Sensitivity Analysis of Image Classification Models using Generalized Polynomial Chaos
- URL: http://arxiv.org/abs/2506.18751v1
- Date: Mon, 23 Jun 2025 15:22:31 GMT
- Title: Sensitivity Analysis of Image Classification Models using Generalized Polynomial Chaos
- Authors: Lukas Bahr, Lucas Poßner, Konstantin Weise, Sophie Gröger, Rüdiger Daub,
- Abstract summary: This work investigates the sensitivity of image classification models used for predictive quality.<n>We propose modeling the distributional domain shifts of inputs with random variables and quantifying their impact on the model's outputs.
- Score: 0.0
- License: http://creativecommons.org/licenses/by/4.0/
- Abstract: Integrating advanced communication protocols in production has accelerated the adoption of data-driven predictive quality methods, notably machine learning (ML) models.

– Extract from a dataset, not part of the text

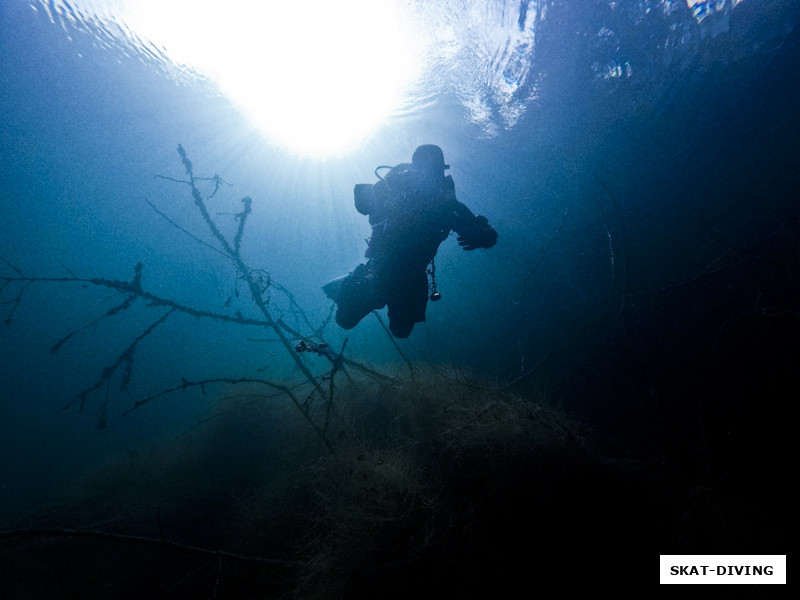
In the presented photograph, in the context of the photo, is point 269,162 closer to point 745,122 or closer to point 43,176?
point 43,176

However, ML models in image classification often face significant uncertainties arising from model, data, and domain shifts. These uncertainties lead to overconfidence in the classification model's output. To better understand these models, sensitivity analysis can help to analyze the relative influence of input parameters on the output. This work investigates the sensitivity of image classification models used for predictive quality. We propose modeling the distributional domain shifts of inputs with random variables and quantifying their impact on the model's outputs using Sobol indices computed via generalized polynomial chaos (GPC). This approach is validated through a case study involving a welding defect classification problem, utilizing a fine-tuned ResNet18 model and an emblem classification model used in BMW Group production facilities.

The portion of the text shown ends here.